Moore emphasized that manufacturers must understand the “dynamic system of response”, which includes residence time distribution (RTD), steady state operation, and process startup and shut-down. “I’m really talking about the mixing behavior of the system,” Moore said, “which can greatly affect product performance.” The typical method to analyze system dynamics is to look at an RTD, she said, which can be evaluated by tracer studies (e.g., a pulse through the system of a step input via dyes, changes in concentration, etc.). Further, she said, an RTD can provide insight on the effects of disturbances. Poor mixing patterns such as deadzones can cause “carryover issues” for product, so it is critical to minimize this risk.
Monitoring and Control
Next, Moore turned to specific in-process methods for monitoring and control of continuous process, citing several tested technologies:
- Spectroscopic (NIR, FTIR, Raman)
- laser light scattering (e.g., for particle size)

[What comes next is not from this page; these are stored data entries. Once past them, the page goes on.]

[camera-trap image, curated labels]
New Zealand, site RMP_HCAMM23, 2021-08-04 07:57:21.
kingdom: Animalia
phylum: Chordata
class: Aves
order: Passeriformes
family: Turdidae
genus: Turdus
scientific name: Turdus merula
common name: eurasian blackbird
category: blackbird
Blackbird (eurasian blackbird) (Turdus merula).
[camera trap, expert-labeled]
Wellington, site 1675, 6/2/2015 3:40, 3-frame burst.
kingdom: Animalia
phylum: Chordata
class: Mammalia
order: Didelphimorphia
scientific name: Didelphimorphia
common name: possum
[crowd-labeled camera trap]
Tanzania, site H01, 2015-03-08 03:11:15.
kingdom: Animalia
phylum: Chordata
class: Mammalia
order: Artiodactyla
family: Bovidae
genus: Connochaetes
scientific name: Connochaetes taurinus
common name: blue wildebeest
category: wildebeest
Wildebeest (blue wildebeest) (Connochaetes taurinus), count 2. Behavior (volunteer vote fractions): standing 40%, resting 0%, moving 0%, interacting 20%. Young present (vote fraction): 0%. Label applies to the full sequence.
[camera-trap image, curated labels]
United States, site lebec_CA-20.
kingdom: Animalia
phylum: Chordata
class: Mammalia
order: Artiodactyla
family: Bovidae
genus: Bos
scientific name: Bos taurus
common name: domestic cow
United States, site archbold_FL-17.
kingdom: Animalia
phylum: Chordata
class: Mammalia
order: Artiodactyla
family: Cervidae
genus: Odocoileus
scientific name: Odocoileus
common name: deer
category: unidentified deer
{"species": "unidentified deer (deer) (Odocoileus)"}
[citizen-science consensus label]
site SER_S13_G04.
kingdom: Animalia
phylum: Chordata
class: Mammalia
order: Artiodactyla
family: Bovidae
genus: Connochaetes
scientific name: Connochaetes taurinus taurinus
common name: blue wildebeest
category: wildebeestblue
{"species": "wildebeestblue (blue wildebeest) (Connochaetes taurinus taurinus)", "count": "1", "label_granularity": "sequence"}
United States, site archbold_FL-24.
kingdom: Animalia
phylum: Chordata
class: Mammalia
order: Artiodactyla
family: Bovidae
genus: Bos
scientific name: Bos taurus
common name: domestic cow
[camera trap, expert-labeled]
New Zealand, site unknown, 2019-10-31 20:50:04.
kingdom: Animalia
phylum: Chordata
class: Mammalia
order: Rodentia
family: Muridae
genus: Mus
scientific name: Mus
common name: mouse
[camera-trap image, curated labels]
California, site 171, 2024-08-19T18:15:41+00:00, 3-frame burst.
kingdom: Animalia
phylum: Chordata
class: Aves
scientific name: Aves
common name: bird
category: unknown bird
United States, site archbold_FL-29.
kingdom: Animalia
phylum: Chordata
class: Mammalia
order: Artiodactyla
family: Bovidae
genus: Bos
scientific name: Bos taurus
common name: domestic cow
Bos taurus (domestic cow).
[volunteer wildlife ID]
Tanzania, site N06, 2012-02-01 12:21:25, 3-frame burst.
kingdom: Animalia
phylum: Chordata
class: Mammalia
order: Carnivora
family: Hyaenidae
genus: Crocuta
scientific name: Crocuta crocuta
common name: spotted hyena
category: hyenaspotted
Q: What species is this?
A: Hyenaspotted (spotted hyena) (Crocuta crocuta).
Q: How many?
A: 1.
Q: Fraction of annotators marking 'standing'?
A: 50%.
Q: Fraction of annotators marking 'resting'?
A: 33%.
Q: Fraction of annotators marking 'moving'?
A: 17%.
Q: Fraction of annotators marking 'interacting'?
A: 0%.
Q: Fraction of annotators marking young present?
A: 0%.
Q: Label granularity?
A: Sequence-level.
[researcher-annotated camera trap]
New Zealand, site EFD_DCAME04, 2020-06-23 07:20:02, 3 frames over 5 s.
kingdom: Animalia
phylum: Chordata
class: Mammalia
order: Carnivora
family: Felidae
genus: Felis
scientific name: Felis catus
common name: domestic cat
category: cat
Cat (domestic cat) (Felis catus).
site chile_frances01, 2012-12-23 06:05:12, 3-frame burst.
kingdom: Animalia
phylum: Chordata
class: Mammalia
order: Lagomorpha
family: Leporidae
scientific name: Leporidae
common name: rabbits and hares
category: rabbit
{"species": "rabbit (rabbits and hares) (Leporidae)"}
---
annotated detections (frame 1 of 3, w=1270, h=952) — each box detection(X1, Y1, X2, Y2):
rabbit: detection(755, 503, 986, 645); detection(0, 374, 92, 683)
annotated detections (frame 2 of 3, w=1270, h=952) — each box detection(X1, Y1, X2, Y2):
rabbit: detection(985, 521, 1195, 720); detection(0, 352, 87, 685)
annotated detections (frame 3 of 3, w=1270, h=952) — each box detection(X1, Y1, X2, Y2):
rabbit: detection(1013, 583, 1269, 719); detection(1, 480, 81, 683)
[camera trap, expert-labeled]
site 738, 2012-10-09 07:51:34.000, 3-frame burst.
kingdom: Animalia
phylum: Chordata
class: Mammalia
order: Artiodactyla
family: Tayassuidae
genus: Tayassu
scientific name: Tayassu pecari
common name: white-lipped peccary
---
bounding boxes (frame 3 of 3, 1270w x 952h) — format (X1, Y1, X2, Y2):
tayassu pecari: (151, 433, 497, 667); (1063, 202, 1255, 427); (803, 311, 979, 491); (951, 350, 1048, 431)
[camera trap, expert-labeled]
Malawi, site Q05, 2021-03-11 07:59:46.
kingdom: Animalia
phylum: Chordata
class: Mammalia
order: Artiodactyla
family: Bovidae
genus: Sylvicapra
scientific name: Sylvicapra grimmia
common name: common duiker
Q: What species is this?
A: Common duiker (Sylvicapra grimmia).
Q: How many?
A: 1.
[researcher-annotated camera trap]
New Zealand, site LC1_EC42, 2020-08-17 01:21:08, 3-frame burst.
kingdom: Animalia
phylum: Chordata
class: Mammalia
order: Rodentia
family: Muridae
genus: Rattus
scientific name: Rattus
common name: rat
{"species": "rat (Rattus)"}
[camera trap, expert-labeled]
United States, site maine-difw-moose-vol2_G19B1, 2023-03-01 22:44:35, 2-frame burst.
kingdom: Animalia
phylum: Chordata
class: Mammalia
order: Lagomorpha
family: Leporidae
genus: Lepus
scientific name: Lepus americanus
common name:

- NIR (e.g., for moisture)
- NMR (e.g., for weight)
- GC (e.g., for solvent detection)
Chemometric modeling based on these technologies is an essential part of control and tuning of continuous processes. Moore’s key considerations include:
- Establishing a good calibration data set, “including potential sources of variance”. Manufacturers must be able to “show a uniform distribution of spectra over the process’ analysis range”
- Including the “appropriate” data pre-treatment and spectral ranges in model development, and justification of the number of model factors used. It’s important to avoid “overfitting” these factors, she said.
- Performing thorough model validation
- Developing a “robust and representative” reference method. “You don’t want to go through all this effort and find out that there was something you missed in your method,” said Moore.
Surrogate models are becoming a more common means of establishing control, Moore noted, especially related to dissolution. A typical approach, she said, is for the manufacturer to build two models—one qualitative according to principal component analysis, which provides an operating range, and the other quantitative, which predicts via partial least squares where to generate a calibration curve. The considerations for building dissolution multivariate models are very similar to those for building chemometric models (listed above).
In regards to integrating these practices with QbD approaches, Moore recommends that manufacturers share their dissolution method early—in Phase 2, for example—to ensure that all parties are on the same page.
Lastly, Moore addressed Real Time Release Testing, a critical component of continuous manufacturing efforts. RTRT provides increased manufacturing flexibility and efficiency, she noted, and the potential to improve quality and cut costs. She offered up a few reminders on the approach:
- First, specifications are still required for RTRT.
- They should be “representative of actual measurements” (whether in-process or surrogate).
- Alternatives can be included for stability monitoring.
Is the future now? Moore asked, finishing her talk. Is the continuous manufacturing of drug products upon us? She didn’t answer, but made it clear that, if so, FDA is on board. Of continuous manufacturing she said, “All in all, it’s a more modern approach to manufacturing and control.”